Handlung: Mit deutschem Geld soll in Japan ein Vampirfilm gedreht werden – sozusagen als Zelluloid-Achse, um die faschistoide zu unterstützen. Mit Vampiren, viel Blut und nicht ganz soviel Kultur gegen den amerikanischen Kulturimperialismus, der allerdings schon da ist – in Gestalt des gerade in Japan nahezu gottgleich verehrten Charlie Chaplin.

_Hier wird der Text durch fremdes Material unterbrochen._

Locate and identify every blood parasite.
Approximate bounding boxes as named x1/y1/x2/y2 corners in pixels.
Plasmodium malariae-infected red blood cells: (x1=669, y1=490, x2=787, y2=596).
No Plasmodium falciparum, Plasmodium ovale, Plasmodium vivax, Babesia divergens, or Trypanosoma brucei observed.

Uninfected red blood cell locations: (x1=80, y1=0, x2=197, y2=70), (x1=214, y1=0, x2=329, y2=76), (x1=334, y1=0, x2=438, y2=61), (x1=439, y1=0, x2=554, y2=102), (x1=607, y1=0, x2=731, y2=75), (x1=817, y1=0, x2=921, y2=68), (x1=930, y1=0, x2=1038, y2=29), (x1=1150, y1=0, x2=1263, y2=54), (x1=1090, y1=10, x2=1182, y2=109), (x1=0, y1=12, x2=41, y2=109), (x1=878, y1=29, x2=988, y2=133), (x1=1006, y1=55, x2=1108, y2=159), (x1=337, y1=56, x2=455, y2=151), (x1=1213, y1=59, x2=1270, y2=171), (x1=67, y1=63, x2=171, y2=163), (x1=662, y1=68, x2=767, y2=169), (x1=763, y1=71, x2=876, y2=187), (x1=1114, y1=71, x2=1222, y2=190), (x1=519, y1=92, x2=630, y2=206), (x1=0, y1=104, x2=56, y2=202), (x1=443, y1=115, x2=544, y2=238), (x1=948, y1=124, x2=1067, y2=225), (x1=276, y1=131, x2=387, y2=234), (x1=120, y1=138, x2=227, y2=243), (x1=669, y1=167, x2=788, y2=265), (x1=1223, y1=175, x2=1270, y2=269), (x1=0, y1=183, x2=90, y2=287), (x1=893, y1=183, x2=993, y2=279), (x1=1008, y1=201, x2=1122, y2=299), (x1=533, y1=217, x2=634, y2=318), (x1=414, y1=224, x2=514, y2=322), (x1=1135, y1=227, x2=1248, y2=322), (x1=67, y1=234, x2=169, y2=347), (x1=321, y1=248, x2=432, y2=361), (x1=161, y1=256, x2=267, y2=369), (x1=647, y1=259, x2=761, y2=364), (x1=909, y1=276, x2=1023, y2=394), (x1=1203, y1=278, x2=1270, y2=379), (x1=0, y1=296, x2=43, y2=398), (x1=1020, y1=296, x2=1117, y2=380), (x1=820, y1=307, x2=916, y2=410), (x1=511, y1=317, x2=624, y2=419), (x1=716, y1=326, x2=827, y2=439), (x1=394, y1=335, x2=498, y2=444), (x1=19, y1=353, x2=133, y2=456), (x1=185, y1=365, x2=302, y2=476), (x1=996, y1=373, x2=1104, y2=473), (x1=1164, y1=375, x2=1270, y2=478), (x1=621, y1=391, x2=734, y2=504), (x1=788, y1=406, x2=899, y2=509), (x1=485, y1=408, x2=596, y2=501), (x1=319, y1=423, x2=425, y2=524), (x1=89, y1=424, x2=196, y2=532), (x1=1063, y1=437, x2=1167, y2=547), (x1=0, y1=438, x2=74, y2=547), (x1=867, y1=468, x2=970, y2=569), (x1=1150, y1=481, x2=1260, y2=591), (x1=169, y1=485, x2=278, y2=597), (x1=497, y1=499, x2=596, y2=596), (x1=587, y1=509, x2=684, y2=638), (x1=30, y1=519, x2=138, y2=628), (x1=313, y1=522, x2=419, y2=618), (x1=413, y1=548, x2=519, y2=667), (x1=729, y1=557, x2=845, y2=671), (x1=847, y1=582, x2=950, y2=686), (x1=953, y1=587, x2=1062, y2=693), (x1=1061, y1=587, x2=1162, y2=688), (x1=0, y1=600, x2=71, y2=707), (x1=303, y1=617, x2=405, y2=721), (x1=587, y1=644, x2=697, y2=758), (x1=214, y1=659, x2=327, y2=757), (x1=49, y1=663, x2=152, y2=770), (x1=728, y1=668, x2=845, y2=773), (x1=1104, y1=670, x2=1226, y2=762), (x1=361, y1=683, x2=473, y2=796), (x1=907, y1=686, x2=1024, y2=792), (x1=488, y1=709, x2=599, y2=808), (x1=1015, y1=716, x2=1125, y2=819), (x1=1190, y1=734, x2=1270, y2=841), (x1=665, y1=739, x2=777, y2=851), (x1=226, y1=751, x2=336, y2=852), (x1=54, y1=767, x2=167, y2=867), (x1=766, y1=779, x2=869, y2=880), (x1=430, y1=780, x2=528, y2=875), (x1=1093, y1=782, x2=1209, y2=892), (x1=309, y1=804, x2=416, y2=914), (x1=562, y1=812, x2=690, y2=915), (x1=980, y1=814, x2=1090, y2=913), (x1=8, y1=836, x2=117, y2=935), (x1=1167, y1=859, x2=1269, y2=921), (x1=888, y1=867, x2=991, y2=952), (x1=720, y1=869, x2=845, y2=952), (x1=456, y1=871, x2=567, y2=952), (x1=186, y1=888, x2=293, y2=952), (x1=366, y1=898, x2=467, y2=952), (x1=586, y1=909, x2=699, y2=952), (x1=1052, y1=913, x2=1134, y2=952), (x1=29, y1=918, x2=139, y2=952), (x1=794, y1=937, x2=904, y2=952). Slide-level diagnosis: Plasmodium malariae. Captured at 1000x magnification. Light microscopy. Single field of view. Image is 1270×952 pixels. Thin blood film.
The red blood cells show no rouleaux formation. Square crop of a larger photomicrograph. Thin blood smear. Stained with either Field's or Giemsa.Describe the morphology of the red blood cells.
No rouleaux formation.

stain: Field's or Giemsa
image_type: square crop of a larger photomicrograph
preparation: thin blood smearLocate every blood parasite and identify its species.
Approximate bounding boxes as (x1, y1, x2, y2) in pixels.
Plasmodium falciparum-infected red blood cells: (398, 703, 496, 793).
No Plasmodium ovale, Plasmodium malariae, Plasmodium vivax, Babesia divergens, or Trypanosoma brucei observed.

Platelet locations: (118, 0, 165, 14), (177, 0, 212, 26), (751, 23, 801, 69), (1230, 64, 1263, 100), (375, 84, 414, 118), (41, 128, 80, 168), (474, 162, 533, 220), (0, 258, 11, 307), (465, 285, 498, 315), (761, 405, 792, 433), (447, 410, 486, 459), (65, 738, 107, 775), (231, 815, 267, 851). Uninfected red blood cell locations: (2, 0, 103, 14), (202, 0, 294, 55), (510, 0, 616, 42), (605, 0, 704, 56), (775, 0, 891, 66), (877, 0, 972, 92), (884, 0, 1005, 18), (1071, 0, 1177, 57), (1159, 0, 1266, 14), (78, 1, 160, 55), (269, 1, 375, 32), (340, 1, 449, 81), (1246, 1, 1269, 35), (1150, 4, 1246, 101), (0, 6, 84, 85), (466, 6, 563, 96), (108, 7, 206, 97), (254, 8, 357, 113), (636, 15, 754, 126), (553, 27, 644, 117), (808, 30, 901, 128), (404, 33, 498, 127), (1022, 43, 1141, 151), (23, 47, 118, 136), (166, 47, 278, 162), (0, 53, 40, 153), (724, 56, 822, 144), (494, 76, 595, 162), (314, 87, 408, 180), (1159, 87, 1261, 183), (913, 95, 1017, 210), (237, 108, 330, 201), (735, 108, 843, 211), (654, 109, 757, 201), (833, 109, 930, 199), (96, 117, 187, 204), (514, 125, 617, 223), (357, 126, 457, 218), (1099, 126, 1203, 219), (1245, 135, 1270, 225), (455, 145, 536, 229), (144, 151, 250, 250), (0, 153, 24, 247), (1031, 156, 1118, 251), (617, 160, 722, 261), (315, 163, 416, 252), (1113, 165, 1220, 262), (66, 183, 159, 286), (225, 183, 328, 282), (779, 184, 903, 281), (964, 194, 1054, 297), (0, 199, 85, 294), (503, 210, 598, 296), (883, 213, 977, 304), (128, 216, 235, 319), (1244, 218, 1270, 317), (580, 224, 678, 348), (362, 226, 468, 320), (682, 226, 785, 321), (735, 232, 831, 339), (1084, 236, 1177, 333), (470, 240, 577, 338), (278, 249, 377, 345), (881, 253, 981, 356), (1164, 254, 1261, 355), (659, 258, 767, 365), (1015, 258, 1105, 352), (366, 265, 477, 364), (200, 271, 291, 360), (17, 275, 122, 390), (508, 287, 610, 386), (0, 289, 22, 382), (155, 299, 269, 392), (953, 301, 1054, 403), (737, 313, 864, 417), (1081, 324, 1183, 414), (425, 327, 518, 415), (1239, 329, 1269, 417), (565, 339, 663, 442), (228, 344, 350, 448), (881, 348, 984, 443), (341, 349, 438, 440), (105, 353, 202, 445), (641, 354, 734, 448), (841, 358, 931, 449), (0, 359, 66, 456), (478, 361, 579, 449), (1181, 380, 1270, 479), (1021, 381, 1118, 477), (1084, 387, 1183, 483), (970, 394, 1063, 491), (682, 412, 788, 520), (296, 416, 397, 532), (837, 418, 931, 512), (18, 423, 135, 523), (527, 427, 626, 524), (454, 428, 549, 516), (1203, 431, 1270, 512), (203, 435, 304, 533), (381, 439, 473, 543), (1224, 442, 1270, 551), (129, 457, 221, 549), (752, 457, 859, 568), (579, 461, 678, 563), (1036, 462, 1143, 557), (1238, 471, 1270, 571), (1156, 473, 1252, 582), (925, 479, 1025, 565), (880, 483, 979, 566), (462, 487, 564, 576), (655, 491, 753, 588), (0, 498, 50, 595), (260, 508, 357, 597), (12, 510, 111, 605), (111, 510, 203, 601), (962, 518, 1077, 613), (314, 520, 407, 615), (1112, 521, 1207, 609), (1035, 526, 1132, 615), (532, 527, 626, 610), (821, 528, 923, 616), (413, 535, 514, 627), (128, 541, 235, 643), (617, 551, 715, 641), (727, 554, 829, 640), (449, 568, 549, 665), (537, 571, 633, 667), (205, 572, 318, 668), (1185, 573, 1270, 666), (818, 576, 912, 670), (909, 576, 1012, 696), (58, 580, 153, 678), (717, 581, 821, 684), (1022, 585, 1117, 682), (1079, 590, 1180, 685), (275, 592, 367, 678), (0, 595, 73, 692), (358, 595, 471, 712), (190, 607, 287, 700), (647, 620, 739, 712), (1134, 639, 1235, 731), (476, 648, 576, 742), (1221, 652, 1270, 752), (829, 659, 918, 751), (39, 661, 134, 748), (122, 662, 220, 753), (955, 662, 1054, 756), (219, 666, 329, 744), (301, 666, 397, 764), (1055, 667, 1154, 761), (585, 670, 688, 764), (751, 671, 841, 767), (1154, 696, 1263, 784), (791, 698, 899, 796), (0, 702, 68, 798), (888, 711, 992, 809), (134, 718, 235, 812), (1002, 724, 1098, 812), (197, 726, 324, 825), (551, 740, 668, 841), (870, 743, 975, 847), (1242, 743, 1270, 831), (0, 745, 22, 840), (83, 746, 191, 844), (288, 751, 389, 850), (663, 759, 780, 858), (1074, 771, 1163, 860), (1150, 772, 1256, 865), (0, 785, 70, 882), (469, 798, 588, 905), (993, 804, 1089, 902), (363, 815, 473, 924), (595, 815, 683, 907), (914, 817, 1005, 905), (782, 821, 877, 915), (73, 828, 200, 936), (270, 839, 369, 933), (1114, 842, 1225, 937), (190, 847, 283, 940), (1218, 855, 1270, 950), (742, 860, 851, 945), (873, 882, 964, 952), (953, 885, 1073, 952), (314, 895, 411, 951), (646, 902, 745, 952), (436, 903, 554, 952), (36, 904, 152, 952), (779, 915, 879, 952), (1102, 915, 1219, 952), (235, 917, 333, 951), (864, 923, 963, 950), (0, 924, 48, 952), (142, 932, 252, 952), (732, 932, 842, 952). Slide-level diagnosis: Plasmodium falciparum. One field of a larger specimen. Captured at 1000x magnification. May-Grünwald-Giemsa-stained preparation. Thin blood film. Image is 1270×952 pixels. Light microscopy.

Dazu gibt’s Fressorgien, Besäufnisse und reichlich historische Ereignisse (die zwar nichts zur Sache tun, aber wenn sie sich schon zum Zeitpunkt der Handlung ereignen. Man will ja nicht umsonst recherchiert haben).

Trailer Ende.

Doch bevor es im Buch um den Plot geht, (sieht man mal vom in allen Details beschriebenen Harikiri eines japanischen Offiziers direkt zu Beginn ab) ist die Hälfte des Buches schon um. Denn zunächst geht es in epischer Breite um die Leiden des jungen Nägeli und des jungen Amasuko. Kann man ja nicht unter den Tisch fallen lassen. Problematische Vater-Sohn-Beziehungen oder frühe Traumata wie der Tod des weißen Nicht-Kuscheln-Wollen-Hasen geben literarisch ja auch richtig was her. Und erst die autoritäre Kadettenanstalt, die das kleine Genie Masahiko den Flammen überlässt.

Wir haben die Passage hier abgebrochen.